4 pressing down the object
4 pull down the red switch
5 move the plate down
5 push down the slider
6 Close the door
6 Open the door.
7 twisting the cube
7 rotate the object
8 Rotate the lever anticlockwise
8 Turn the faucet to the right.
9 rotating the object
9 turn on the faucet
10 Open the window.
10 Open the yellow window.
11 Slide the window to the left.
11 Close the Window.
12 pull out the green block
12 Pull out the green piece
Table 2: Examples of descriptions collected using AMT.

Appendix C Additional Experiments: Word-level Analysis

In order to understand how the supervised learning phase is using different words in the description, the supervised model was used to make predictions on the test set, and the gradient of the loss was computed with respect to the continuous representation of the words in the descriptions (i.e. after the embedding layer). The mean of the absolute values of these gradients is then a measure of how much the prediction is affected by the corresponding word.
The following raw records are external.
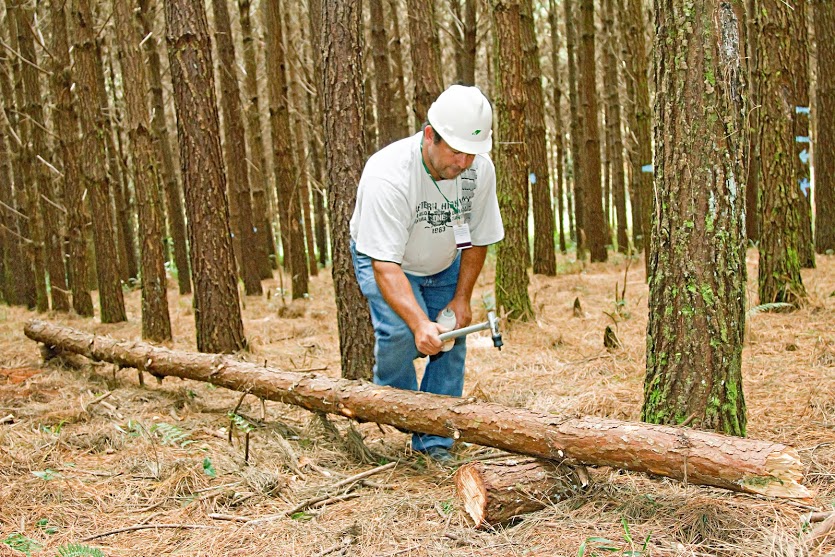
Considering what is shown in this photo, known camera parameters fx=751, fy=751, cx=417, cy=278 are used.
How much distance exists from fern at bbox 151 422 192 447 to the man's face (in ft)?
6.89

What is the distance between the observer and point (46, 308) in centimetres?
1130

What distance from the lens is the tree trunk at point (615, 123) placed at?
13359 mm

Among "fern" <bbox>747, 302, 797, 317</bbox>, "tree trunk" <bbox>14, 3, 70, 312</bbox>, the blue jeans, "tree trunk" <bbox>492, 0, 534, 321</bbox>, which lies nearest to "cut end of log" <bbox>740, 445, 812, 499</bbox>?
the blue jeans

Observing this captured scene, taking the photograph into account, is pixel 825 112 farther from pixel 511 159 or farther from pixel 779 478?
pixel 779 478

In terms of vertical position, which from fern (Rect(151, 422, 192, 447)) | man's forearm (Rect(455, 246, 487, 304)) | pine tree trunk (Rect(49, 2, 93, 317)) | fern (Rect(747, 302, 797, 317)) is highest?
pine tree trunk (Rect(49, 2, 93, 317))

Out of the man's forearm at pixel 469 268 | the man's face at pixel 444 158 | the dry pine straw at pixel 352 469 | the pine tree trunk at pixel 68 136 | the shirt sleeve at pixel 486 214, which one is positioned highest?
the pine tree trunk at pixel 68 136

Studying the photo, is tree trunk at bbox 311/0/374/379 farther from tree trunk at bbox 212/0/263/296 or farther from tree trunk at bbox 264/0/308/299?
tree trunk at bbox 212/0/263/296

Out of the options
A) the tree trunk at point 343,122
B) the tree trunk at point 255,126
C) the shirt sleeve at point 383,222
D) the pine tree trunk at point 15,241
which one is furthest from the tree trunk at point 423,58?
the pine tree trunk at point 15,241

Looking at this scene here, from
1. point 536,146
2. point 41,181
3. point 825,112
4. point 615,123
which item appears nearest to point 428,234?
point 536,146

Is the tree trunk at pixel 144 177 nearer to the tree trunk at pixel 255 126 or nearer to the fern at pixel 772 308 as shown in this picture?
the tree trunk at pixel 255 126

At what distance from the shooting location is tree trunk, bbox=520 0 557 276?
10109mm

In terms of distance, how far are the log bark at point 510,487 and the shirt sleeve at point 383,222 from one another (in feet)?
3.58

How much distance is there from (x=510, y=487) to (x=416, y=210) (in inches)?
57.0

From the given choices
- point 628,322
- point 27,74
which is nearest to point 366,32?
point 27,74
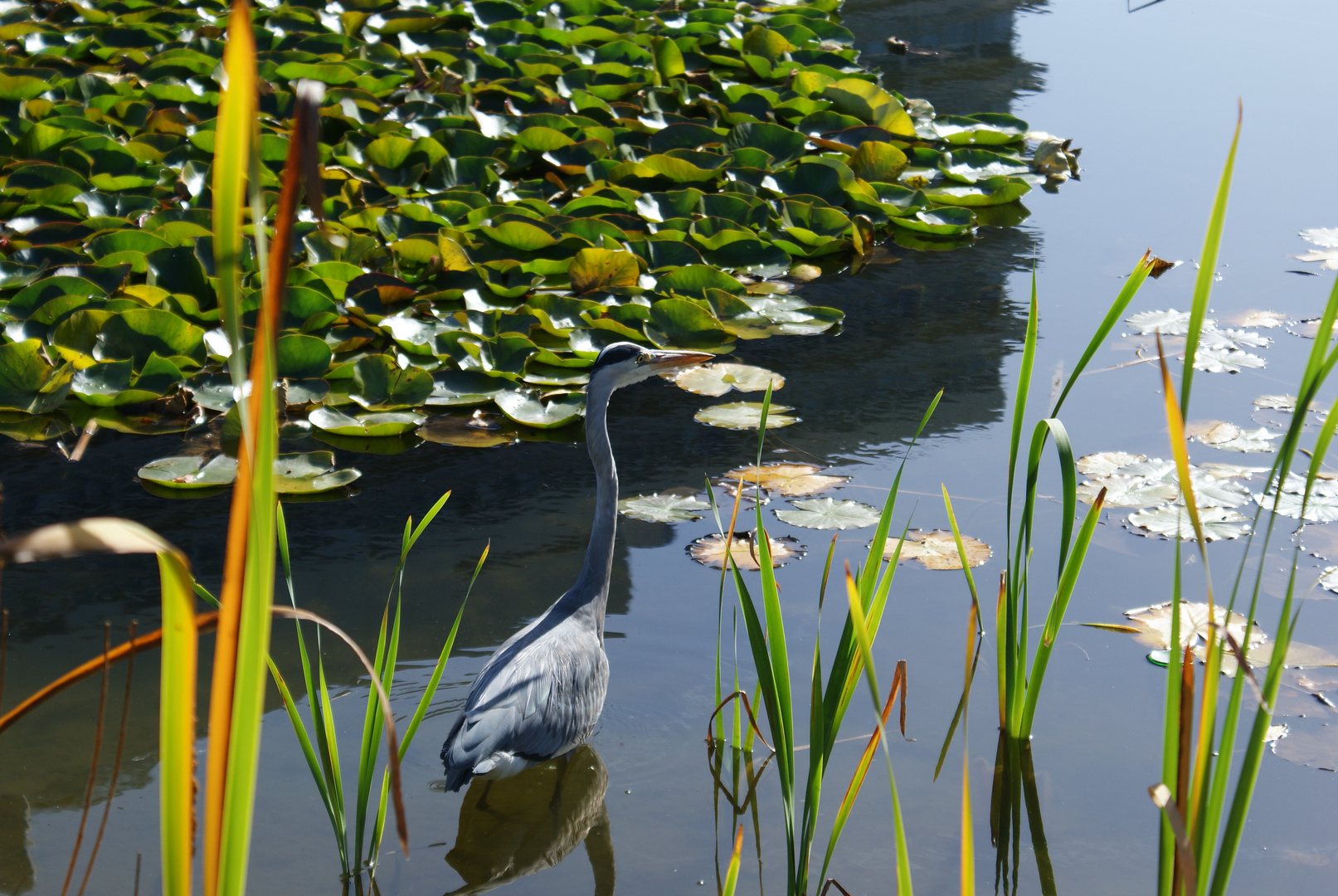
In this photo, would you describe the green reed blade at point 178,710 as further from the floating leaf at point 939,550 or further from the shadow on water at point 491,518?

The values are reported in Table 3, which were scaled so that the maximum value for any description is 1.

Average magnitude of gradient for each word
1. push the green button
0.53 0.30 1.00 0.94
2. push down the red block
0.42 0.57 0.34 1.00 0.91
3. pull down the lever on the toaster
0.16 0.31 0.15 0.75 0.58 0.36 1.00
4. turn on the faucet
0.94 1.00 0.44 0.87
5. slide the green lever to the left
0.52 0.23 0.94 1.00 0.77 0.30 0.78
6. open the window
0.83 0.32 1.00
Table 3: Average magnitude of gradients for different words in a description for the relatedness score prediction.

First, we observe that for all the descriptions, the words describing the main object have a very high average gradient magnitude – green and button in description 1, red and block in description 2, lever and toaster in description 3, faucet in description 4, green and lever in description 5, and window in description 6. Several verbs also have a high average gradient magnitude – turn on in description 4 and open in window. Verbs in other descriptions do not have a high gradient magnitude because for those descriptions, the object affords only one possible interaction, thus making the verb less discriminatory. For the objects faucet and window, there are two possible actions each (turning the faucet on or off and opening or closing the window); thus the verb also carries useful information for these objects.

This analysis suggests that the model learns to identify the most salient words in the description that are useful to predict the relatedness between a trajectory and language.